__REQUIRED TASKS__:
**A)** Edit the discussion of pulmonary embolism imaging: reproduce everything from "Several considerations in" down to "addition to PE.", replacing "warrant" with "merit".
**B)** Translate this sentence from the discussion of pulmonary embolism imaging into Spanish: "Such hospitals may be more likely to follow clinical guidelines, so our results may underestimate avoidable imaging."

__EXCERPTED PASSAGE__:
*****
Our study is unique in that our prospective assessment of PTP, and our enrollment of patients regardless of imaging use enabled us to assess imaging appropriateness, rather than imaging utilization, as estimated by previous retrospective studies.5

Failure to perform D-dimer testing was responsible for nearly two-thirds of potentially avoidable imaging studies. This phenomenon may be explained by physician bias toward more “definitive” testing with CTPA, use of CTPA for evaluation of possible non-PE alternative diagnoses, overestimation of expected D-dimer testing false-positivity, or underestimation of D-dimer testing sensitivity. It could also be explained by physician overestimation of gestalt PTP. However, our subanalysis does not support this.

We found few patient-level predictors of avoidable imaging. This suggests that imaging inefficiency is likely to be more related to variation in physician-level risk tolerance, patient preference, or hospital characteristics not measured by our study. Future work in this area will be valuable. Age, pregnancy, and sickle cell disease, factors known to be associated with positive D-dimer test results, were predictive of avoidable imaging owing to no D-dimer test being performed.16 Clinicians may have bypassed D-dimer testing in these patients, anticipating positive results. Further research is needed to determine whether patients in whom D-dimer specificity is low may be suitable for measure exclusion. Imaging performed following a negative D-dimer test result in patients with inactive cancer may represent an opportunity for quality improvement, because clinicians may overestimate the risk of PE in these patients.16,21

Our results demonstrate the validity of the NQF measure and refute the notion that high measure performance is associated with the unintended consequence of missed PE. Assuming 100% imaging specificity, measure adherence would have resulted in 11 “missed” PEs: 8 patients with a negative D-dimer test result and 3 patients who would have undergone D-dimer testing [93% sensitivity] testing according to the guideline.22

Several considerations in the interpretation of our results warrant mention. Consistent with the NQF guideline, we report potentially avoidable, as opposed to definitely avoidable, imaging for patients with no D-dimer testing performed. All patients were enrolled in hospitals participating in PE research. Such hospitals may be more likely to follow clinical guidelines, so our results may underestimate avoidable imaging. We also recognize that some CTPA may have been ordered to evaluate alternative diagnoses in addition to PE.
*****
__MATERIAL SHOWN__:
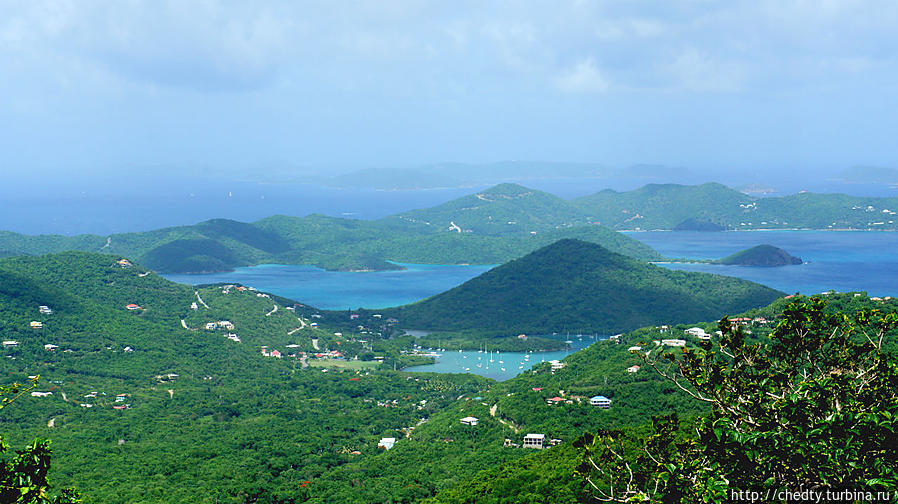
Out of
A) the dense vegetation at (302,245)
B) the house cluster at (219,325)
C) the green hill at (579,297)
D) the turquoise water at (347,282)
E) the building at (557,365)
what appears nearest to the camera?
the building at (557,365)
*****
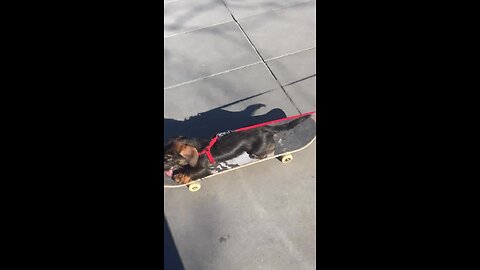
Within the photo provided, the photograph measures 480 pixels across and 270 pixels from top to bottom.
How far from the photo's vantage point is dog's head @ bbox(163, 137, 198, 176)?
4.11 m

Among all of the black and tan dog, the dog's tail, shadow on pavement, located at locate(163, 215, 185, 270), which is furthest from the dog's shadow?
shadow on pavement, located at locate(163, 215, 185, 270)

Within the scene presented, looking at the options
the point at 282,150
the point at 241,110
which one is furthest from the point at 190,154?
*****
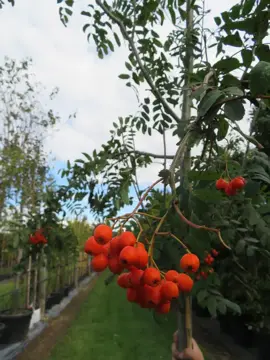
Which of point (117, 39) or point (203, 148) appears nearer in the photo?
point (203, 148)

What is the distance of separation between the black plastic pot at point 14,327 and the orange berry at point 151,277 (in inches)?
*****
__ANSWERS BY TASK__:
**A)**
Several considerations in the interpretation of our results merit mention. Consistent with the NQF guideline, we report potentially avoidable, as opposed to definitely avoidable, imaging for patients with no D-dimer testing performed. All patients were enrolled in hospitals participating in PE research. Such hospitals may be more likely to follow clinical guidelines, so our results may underestimate avoidable imaging. We also recognize that some CTPA may have been ordered to evaluate alternative diagnoses in addition to PE.

**B)** Es posible que dichos hospitales sean más propensos a seguir las guías clínicas, por lo que nuestros resultados podrían subestimar los estudios de imagen evitables.